'''

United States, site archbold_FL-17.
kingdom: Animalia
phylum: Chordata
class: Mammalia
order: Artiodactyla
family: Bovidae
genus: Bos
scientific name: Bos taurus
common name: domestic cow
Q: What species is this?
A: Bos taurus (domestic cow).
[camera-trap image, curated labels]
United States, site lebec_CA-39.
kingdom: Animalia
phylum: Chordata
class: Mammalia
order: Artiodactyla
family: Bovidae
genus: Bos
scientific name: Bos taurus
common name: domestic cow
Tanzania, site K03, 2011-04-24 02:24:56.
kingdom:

'''
'''

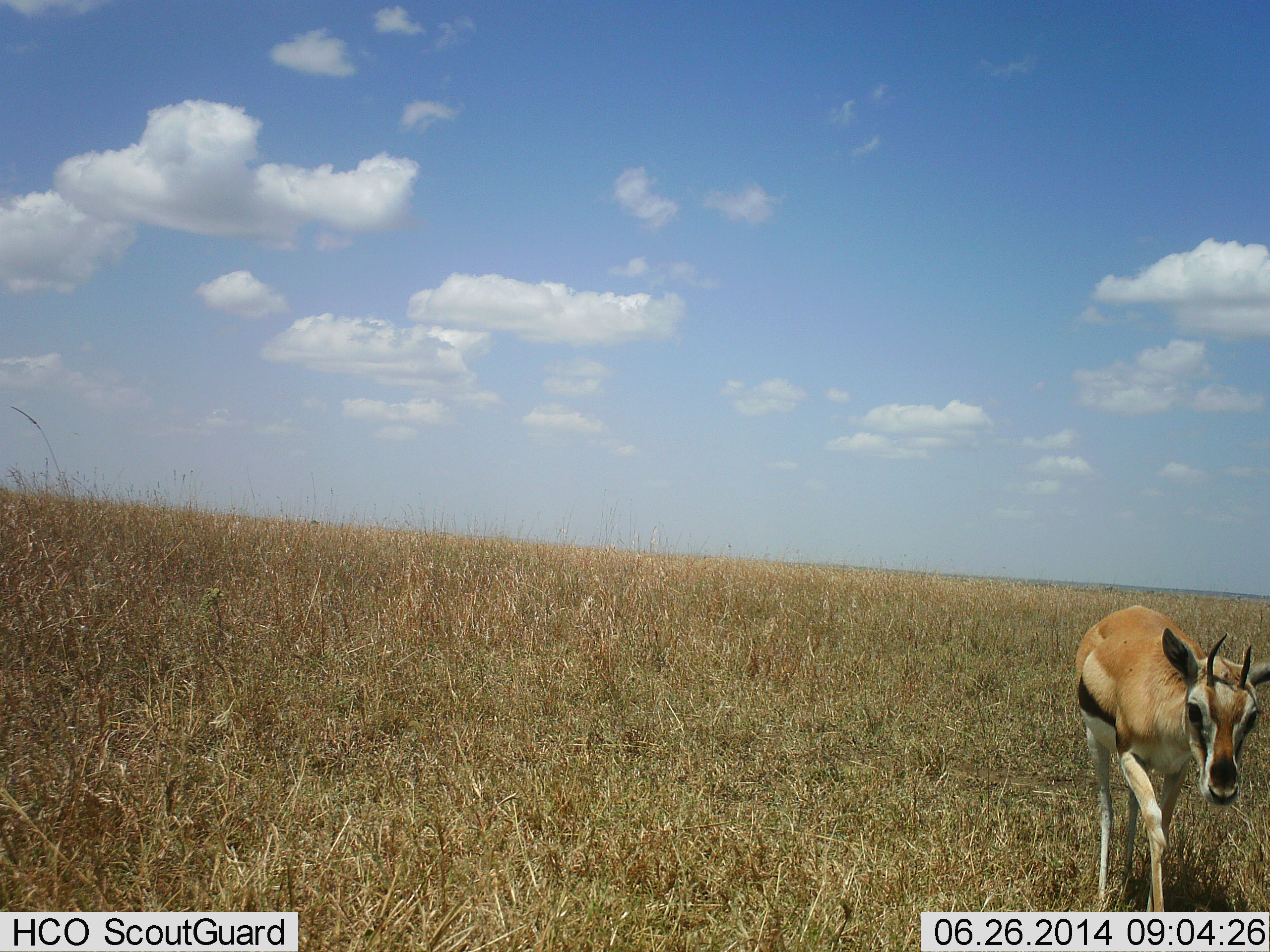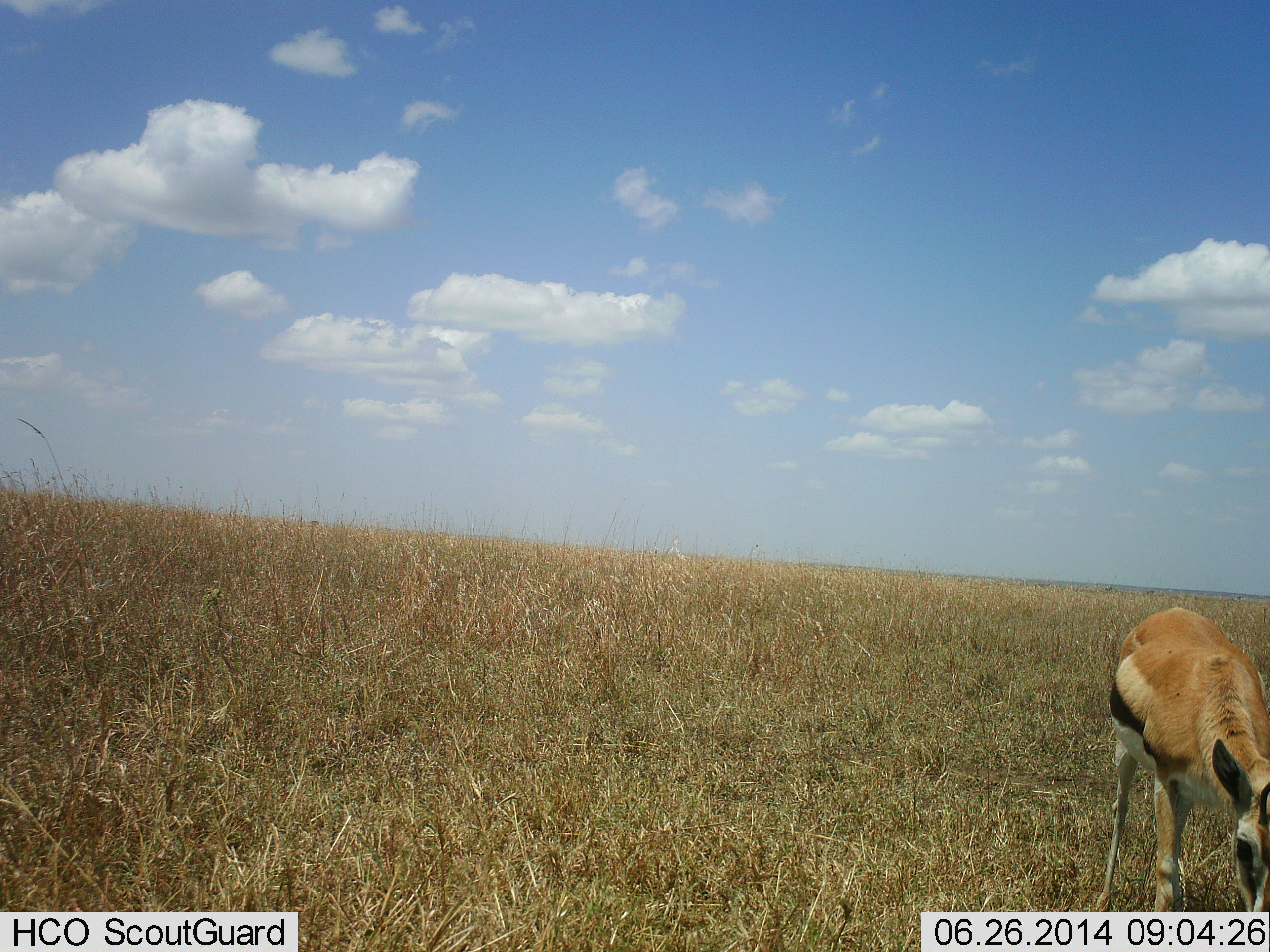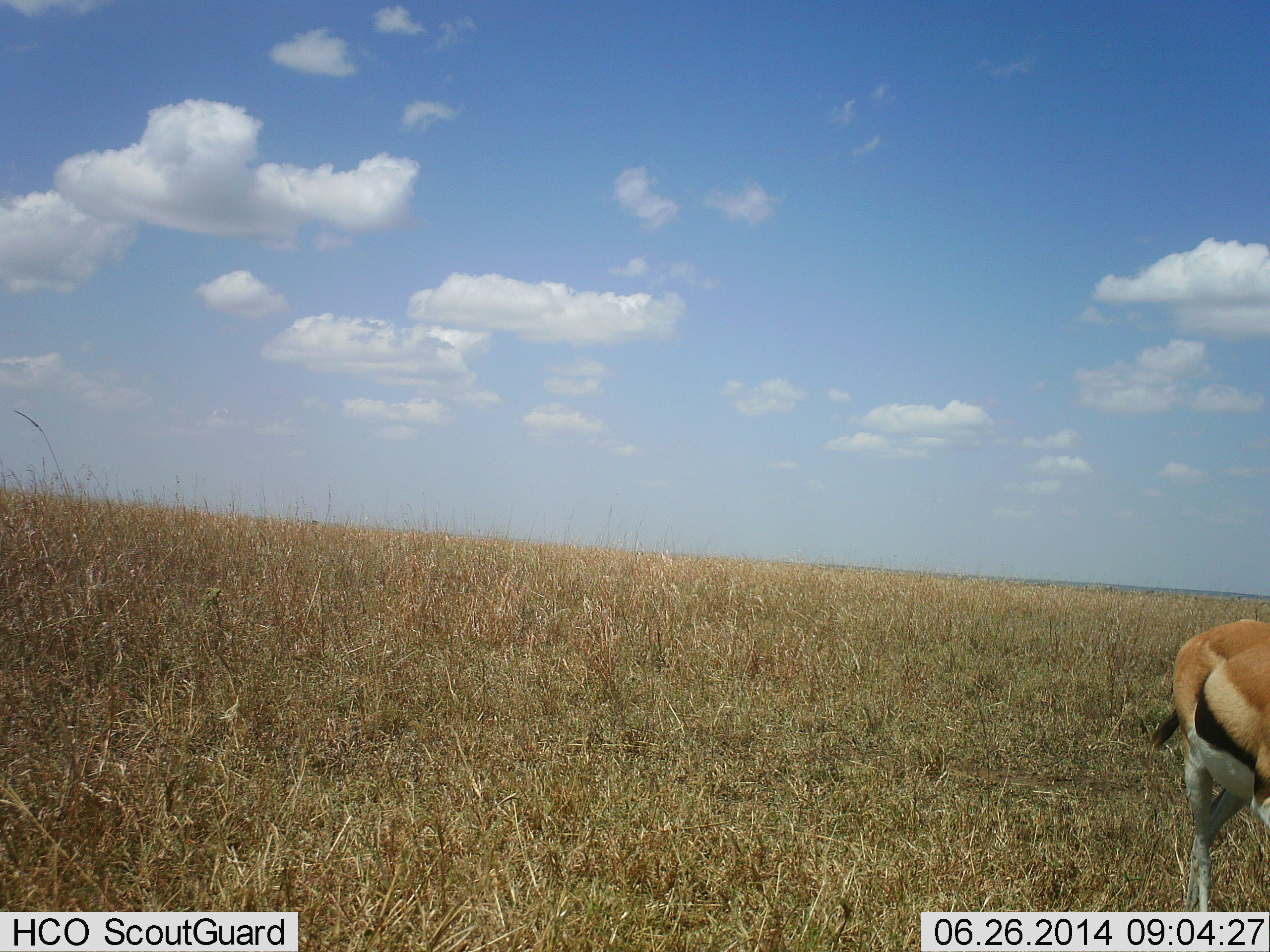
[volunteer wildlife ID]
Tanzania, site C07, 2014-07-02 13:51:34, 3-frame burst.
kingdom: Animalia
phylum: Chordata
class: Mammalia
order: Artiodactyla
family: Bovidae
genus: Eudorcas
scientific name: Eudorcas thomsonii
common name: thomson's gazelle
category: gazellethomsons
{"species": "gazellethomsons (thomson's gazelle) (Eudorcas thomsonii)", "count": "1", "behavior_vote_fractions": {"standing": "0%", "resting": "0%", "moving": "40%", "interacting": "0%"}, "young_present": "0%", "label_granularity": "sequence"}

'''

ASSIGNMENT: Wherever the string "site" shows up in the material, copy the line that holds it.

WRITTEN RESPONSE:
United States, site archbold_FL-17.
United States, site lebec_CA-39.
Tanzania, site K03, 2011-04-24 02:24:56.
Tanzania, site C07, 2014-07-02 13:51:34, 3-frame burst.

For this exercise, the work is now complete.